Slips and Falls on Snow or Ice—Premises Liability
It’s winter in New Jersey and that typically means snow and ice—on the roads, on the sidewalks, and on steps and other places pedestrians travel. In New Jersey, as in other states, the owner of residential or commercial property, or anyone who exercises control over real property (such as a tenant or property manager) has a duty to monitor and maintain the premises in a way that reasonably minimizes the risk of injury to visitors. How do those laws apply to the accumulation of snow and ice? What are the duties of a property owner to respond to winter weather conditions?
Unlike some other states, New Jersey does not have a specific law addressing the obligations of property owners with respect to snow and ice. Instead, general principles of premises liability will apply. Under those concepts, a property owner must take “reasonable” steps to discover and remediate any dangerous conditions caused by the accumulation of snow or ice. There’s no absolute duty to keep property clear of snow or ice.

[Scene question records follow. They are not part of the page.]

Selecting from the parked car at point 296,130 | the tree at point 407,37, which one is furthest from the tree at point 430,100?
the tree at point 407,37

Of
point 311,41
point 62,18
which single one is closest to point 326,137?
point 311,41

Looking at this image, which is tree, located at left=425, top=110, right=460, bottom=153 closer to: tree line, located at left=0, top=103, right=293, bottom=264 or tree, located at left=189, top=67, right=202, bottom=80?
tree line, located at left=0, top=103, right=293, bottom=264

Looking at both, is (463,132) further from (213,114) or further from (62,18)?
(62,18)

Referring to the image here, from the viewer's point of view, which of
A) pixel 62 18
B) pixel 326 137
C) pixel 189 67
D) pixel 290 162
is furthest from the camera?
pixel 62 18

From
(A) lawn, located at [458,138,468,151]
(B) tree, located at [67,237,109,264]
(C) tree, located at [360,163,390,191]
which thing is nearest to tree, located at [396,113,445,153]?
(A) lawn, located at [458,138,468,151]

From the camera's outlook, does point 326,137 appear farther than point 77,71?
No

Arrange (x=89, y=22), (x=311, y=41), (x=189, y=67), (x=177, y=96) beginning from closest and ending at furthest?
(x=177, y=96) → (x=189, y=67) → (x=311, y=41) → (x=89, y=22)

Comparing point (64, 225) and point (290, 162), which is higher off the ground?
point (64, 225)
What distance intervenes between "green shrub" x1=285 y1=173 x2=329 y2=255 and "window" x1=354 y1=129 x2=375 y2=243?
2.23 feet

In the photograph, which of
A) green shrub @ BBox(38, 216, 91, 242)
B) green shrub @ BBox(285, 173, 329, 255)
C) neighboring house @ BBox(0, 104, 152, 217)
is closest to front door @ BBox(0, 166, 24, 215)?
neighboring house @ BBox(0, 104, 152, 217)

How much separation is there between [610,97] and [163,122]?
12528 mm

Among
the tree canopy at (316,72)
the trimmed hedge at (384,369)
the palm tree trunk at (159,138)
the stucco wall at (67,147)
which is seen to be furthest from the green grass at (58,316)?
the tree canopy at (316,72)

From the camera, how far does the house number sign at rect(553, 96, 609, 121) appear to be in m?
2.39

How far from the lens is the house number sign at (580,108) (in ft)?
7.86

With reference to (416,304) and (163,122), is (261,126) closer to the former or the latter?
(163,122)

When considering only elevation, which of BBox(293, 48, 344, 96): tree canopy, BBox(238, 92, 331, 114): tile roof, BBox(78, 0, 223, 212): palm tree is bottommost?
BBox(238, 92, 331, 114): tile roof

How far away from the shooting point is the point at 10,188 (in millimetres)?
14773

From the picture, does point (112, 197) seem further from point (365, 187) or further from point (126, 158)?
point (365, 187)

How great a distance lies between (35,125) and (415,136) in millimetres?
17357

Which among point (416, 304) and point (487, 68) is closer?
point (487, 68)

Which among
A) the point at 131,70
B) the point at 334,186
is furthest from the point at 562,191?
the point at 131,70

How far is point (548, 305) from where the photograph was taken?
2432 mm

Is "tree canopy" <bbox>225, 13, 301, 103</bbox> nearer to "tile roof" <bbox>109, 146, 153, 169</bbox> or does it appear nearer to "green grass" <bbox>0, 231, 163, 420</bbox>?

Furthermore, there are no specific criteria to identify when a property owner must take action. That’s customarily determined by a jury. As a general rule, the jurors will look at whether the property owner knew or should have known of the risks posed, as well as the type of response made. For example, if there was significant advance warning of a snowstorm, or if the property owner knew from past experience that certain spots were more likely to accumulate snow or pose a danger, a jury will probably require that the property owner take more concrete steps to remove snow or ice. If, however, the snowstorm was unanticipated or the accumulation was uncharacteristically fast, it’s likely that the jury would not expect a complete removal.